Weinstein said TWC decided to push back Grace of Monaco from its planned Fall bow to next year because the film “wasn’t finished” and wouldn’t have had any festival buzz going into the Oscar campaign. The film had been tipped, sight unseen, as a hot awards title, especially for Nicole Kidman in the title role as Grace Kelly. But Weinstein said Olivier Dahan‘s biopic “just wasn’t finished, the sound, anything” in time and, given the Oscar competition this year, he decided not to rush it.
“This is the most competitive [Oscar] season I’ve ever seen,” Weinstein said. “And if you aren’t ready, don’t get in it.”
He insisted that Grace would get the full awards push for next year, comparing it to another TWC period biopic, My Week With Marilyn (2011), which earned two Oscar nominations and grossed nearly $15 million domestically. ?”I think it’s going to be even bigger than My Weekend With Marilyn,” he said.
STORY: Weinstein Co. Moves Nicole Kidman’s ‘Grace of Monaco’ Out of 2013 Contention (Exclusive)
One title TWC is putting the Oscar ring this year is Sundance winner Fruitvale Station from first-timer Ryan Coogler. Weinstein praised Coogler, who was in the audience in Zurich, for his debut, a real-life drama about the killing of Oscar Grant by the police in Oakland in 2008.
“[The film] did $16 million, which is very good for a film that size but there’s going to be another round with this,” Weinstein said, indicating that TWC would be pushing Fruitvale in multiple categories for its Oscar campaign and hinting even a re-release could be in the cards. “He’s [Coogler] a boxing fan and he’s going to get a round two,” he said.

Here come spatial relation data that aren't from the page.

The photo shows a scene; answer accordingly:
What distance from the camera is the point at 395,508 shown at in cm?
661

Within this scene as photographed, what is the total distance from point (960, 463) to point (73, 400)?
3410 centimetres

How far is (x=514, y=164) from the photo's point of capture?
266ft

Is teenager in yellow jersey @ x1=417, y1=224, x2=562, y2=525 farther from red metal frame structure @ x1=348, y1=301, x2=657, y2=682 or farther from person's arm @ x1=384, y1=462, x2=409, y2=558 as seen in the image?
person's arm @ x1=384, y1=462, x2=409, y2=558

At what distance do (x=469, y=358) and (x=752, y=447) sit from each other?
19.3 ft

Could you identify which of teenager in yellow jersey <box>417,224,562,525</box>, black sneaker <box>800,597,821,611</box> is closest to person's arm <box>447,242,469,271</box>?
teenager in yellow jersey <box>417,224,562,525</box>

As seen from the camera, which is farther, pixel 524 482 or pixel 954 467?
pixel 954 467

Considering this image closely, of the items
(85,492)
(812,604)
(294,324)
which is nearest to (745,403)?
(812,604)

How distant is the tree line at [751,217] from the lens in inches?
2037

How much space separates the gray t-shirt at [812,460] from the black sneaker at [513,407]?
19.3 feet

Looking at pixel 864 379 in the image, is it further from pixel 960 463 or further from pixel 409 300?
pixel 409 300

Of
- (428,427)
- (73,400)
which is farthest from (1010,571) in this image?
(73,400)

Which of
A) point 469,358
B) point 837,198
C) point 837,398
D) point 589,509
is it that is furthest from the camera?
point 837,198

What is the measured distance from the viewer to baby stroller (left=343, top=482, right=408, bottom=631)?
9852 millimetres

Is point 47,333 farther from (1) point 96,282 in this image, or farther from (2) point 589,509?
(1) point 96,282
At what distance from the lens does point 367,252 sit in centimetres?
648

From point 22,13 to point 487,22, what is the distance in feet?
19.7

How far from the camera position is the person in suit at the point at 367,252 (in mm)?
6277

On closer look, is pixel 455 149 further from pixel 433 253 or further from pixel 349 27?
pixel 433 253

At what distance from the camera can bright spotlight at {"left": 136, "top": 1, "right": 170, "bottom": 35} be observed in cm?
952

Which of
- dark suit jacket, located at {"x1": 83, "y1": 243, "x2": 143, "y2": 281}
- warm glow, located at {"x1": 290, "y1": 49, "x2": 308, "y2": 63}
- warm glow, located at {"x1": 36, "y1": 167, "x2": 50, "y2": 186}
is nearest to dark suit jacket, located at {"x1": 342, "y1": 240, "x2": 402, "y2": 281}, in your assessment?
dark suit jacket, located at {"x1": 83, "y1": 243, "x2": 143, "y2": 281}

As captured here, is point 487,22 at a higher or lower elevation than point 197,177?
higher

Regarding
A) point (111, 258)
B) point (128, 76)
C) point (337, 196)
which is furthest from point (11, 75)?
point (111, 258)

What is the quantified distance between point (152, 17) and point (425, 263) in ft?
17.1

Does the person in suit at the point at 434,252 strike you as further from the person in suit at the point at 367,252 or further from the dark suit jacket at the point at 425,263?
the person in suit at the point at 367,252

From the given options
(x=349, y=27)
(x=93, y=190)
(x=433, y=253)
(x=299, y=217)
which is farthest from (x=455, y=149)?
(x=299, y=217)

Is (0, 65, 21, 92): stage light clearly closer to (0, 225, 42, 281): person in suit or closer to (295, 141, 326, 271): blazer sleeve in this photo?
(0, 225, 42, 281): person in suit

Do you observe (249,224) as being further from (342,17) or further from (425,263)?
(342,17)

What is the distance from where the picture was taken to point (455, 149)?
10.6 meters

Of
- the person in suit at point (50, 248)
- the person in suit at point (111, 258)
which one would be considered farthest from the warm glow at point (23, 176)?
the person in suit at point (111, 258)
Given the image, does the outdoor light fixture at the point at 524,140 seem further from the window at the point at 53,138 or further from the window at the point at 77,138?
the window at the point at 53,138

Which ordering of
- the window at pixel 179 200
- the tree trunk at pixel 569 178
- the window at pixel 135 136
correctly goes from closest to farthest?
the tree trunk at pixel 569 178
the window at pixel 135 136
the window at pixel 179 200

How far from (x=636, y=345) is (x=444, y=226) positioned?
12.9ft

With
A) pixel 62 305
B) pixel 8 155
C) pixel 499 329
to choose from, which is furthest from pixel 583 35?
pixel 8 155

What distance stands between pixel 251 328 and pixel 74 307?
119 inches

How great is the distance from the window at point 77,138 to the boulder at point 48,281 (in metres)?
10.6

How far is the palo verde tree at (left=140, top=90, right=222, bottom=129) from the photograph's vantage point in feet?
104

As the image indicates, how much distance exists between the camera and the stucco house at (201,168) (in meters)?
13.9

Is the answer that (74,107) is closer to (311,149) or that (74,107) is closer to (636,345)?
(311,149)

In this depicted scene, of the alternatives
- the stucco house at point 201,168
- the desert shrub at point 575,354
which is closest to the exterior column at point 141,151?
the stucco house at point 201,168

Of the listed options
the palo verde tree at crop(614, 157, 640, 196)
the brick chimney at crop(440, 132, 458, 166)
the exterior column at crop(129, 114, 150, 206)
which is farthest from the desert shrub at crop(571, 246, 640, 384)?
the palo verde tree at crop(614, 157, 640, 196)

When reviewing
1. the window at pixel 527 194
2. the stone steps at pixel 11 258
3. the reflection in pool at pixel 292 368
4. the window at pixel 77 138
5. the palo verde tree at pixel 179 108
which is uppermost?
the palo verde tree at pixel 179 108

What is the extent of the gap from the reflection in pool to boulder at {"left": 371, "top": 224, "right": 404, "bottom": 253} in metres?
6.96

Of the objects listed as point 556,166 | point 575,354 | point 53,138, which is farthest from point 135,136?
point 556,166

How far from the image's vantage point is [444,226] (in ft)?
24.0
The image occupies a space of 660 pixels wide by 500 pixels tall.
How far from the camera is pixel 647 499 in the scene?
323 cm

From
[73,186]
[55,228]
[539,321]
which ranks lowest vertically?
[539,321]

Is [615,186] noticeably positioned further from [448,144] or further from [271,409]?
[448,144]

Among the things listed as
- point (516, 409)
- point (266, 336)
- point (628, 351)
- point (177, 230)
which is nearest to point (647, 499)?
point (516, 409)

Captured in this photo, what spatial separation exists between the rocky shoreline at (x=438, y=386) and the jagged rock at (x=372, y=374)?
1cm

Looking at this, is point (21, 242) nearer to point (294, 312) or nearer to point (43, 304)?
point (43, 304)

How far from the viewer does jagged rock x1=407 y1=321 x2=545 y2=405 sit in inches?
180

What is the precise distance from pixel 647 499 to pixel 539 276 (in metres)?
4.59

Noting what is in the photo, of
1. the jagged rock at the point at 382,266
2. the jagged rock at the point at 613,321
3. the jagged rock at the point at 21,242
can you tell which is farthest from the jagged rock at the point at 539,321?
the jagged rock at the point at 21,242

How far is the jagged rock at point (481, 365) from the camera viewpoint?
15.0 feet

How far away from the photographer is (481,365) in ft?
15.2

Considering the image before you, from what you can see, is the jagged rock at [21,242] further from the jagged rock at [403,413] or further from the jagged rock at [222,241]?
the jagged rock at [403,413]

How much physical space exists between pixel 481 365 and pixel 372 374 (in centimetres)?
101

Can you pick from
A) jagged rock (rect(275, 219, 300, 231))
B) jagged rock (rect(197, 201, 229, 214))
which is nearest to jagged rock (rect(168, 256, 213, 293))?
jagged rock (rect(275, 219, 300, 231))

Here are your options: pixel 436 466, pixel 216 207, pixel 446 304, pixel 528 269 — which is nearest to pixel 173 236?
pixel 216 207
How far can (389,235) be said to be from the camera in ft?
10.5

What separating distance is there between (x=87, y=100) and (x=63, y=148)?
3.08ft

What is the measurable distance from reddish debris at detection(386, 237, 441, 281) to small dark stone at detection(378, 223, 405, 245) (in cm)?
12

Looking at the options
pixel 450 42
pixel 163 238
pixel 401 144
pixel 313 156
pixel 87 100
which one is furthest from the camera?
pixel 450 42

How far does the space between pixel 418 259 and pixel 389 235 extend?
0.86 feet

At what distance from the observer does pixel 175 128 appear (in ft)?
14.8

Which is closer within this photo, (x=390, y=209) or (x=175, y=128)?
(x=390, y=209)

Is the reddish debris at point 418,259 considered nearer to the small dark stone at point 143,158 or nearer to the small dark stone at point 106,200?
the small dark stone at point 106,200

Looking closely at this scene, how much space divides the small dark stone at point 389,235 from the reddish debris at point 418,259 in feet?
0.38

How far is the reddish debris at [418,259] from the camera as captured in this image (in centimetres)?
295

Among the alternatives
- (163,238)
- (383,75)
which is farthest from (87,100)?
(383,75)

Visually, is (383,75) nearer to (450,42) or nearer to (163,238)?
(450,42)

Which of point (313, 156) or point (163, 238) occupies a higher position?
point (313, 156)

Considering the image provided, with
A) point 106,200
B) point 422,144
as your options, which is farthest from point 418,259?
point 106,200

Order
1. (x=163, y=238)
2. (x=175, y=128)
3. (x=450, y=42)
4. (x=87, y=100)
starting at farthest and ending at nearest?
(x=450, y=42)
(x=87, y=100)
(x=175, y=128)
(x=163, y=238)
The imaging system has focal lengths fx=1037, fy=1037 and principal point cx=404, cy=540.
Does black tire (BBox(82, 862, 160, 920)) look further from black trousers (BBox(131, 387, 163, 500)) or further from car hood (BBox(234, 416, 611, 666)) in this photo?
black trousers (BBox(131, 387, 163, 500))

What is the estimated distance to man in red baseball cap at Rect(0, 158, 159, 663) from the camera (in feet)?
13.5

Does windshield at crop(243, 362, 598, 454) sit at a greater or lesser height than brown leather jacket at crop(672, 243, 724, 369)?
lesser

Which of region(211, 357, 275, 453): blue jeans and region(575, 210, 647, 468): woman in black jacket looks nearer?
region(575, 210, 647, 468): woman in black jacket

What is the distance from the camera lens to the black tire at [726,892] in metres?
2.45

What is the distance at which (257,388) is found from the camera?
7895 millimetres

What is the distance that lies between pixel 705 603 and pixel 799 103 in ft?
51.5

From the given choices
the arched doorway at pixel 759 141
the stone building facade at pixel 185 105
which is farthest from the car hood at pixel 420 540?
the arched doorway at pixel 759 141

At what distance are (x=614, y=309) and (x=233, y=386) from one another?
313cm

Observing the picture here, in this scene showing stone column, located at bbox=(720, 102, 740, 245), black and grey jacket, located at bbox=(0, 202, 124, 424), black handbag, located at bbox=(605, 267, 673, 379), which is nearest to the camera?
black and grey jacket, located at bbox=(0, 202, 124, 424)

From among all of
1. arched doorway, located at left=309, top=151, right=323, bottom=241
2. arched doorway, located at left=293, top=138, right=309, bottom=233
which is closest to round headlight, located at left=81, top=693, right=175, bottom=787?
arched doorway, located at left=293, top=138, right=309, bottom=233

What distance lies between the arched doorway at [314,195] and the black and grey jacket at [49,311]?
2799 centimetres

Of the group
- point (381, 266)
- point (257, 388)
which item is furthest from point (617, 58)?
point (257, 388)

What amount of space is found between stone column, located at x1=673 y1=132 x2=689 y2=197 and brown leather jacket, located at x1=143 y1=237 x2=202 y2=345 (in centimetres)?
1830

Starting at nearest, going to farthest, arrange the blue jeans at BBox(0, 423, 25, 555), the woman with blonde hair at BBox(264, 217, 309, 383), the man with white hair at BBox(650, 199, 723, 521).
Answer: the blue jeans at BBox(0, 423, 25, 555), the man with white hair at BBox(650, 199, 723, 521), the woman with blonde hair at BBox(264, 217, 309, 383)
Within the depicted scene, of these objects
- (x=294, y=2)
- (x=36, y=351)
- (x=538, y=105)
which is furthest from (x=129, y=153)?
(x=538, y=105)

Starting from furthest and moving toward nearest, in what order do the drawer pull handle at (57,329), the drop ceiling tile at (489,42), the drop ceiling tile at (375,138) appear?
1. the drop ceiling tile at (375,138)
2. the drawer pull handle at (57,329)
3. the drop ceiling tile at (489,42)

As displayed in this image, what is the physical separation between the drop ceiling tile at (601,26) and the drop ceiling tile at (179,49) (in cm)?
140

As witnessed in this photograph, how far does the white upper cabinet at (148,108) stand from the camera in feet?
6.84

Alongside Fruitvale, TWC is spoiled for choice in this year’s race. In addition to the near-certain Oscar bait of Lee Daniels‘s The Butler, TWC has a pack of prestige titles that could draw Academy attention, including biopic Mandela: Long Walk to Freedom, John Wells‘ dysfunctional family dramedy August: Osage County and Stephen Frears‘ Philomena, starring Oscar (and Weinstein) favorite Judi Dench.
James Gray‘s 1920s period drama The Immigrant, which many had seen as a no-brainer best actress campaign for star Marion Cotillard, is off TWC’s Oscar list for this season, however, as TWC’s Radius label has pushed back the film’s release to 2014.
On TWC’s competition this year, Weinstein praised Steve McQueen‘s 12 Years a Slave (a Fox Searchlight title) and, perhaps surprisingly given TWC’s public battle with Warner Bros. over the title to Daniels’ The Butler, WB’s crime thriller Prisoners.
Exempting TWCs own titles, Weinstein said Denis Villeneuve‘s dark drama starring Hugh Jackman and Jake Gyllenhaal “is the best film I’ve seen all year. I don’t know why I’m praising a Warner Bros. movie after what they did to us on The Butler … but they are good people and they made a good movie,” he added.
Weinstein, however, admitted that the rights battle over the name The Butler amounted to millions of dollars of free publicity for Daniels’ film, which grossed more than $110 million in the U.S.
Weinstein estimated that some “40 percent of the audience that went to see The Butler did because Warner Bros. did that.”